The starkness in characterization between Phil and Carol creates a precarious comedy tightrope for Forte, Schaal, and the show to teeter down. New Yorker television critic Emily Nussbaum raised the point on Twitter: “If they’re BOTH flawed, it’s funny, otherwise it’s just ‘what if you were stuck with a crazy bitch.’”
It should be fairly obvious when a show is titled Last MAN on Earth there is high risk for sexism. Spectacularly, Last Man on Earth doesn’t fall prey, though Schaal admits that it was a concern.
“In the pilot, you’re so on Phil’s side, because you’re in his world. You’re seeing it from his perspective,” she says. “He’s a character you instantly care for. When Carol comes in, she doesn’t have the benefit of things being from her point of view. So I was very nervous about the imbalance of that. But as the show goes on, you sort of sway back and forth with whose side you’re on. And exactly [to Nussbaum’s point], I think Phil is definitely flawed in a lot of ways—some of them worse than Carol—and vice versa.”
Still, aspects of Carol’s Type-A personality were difficult for Schaal to tap into. As it turns out, playing one of the last humans on Earth is a surprisingly excellent catalyst for self-examination.
“That’s definitely not who I am,” she says. “I’m more on the messy side. I’m looser. But that being said, I really don’t like to break the rules at all. So there’s a little bit of me in her.” It’s also wholly unfair to reduce Carol to just her more rigid attributes. “There’s a joy to her!” Schaal says. “Yeah, she wants to follow the rules and she just wants to hold it together. But she’s also just really happy to be alive.”
Which, actually, goes to explain the whole marriage insistence—a divisive plot point for viewers, who found it off-putting and retrograde that the girl would demand being married before having sex, and then be met with such appalled reaction by the guy she’s with.
“We got to spend the whole first half of the show watching Phil have all his wishes fulfilled and doing all the things he always wished he could do,” she says. “And now we’re seeing Carol get all the things she wanted. And I think she always wanted to be married, and, now, she’s going to get it. Maybe in the old world, that was never a possibility for her, but now that absolutely is.”
“That was also really hard for me to grasp, the getting married thing, at first,” she admits. “But again, I just turned a corner with her.
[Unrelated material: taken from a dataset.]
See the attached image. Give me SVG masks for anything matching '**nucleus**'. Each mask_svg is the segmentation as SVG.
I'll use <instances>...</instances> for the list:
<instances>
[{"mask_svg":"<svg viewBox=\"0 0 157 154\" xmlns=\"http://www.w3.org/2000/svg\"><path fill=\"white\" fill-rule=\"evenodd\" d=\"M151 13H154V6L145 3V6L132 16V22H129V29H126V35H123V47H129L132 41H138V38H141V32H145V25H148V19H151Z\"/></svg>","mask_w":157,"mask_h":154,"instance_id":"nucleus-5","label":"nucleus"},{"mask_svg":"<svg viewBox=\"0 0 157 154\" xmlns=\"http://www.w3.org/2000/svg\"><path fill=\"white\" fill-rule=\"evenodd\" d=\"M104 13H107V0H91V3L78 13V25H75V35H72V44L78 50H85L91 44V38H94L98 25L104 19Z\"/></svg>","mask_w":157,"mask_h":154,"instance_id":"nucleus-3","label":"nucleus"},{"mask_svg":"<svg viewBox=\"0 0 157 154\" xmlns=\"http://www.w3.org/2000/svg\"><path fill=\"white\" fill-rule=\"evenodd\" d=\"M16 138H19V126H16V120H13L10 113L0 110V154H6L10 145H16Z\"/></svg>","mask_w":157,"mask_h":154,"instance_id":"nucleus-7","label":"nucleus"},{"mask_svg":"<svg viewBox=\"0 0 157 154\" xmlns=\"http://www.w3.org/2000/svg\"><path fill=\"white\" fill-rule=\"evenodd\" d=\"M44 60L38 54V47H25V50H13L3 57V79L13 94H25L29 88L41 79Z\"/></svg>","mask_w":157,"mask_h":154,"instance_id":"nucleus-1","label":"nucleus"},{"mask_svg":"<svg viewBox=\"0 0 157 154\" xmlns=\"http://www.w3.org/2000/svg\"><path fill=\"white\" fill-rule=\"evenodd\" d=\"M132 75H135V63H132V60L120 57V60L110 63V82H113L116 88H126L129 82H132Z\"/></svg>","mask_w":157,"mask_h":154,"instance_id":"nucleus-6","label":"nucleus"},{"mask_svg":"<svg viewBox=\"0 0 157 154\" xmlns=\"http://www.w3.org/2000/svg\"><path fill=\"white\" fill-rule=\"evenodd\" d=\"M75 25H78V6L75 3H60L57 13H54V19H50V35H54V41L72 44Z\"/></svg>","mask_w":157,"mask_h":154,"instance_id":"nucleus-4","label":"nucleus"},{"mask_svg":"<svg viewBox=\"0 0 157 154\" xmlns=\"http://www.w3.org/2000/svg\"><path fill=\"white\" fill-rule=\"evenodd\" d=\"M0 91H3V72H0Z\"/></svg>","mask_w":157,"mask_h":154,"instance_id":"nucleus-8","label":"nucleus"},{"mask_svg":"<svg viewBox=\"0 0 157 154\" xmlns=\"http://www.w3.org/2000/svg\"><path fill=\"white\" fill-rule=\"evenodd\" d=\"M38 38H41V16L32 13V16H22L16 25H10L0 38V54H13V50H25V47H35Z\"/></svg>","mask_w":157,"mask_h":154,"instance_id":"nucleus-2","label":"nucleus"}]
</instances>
Hell’s yeah she wants to be married and she should!”
On the note of “hell’s yeah,” toward the end of our conversation I point out that it’s been exactly 10 years since New York magazine included Schaal on its list of “The Ten Funniest New Yorkers You’ve Never Heard Of.” Now she’s the lead on a Fox comedy.
She’s flabbergasted because she remembers the article vividly, and begins chronicling exactly how its publishing led to her stand-up comedy break at the HBO Comedy Festival, which led to her casting on Flight of the Conchords, all of which eventually led to Last Man on Earth.
So now, no doubt, people have heard of her, right? That amazing giggle again, then: “A few more.”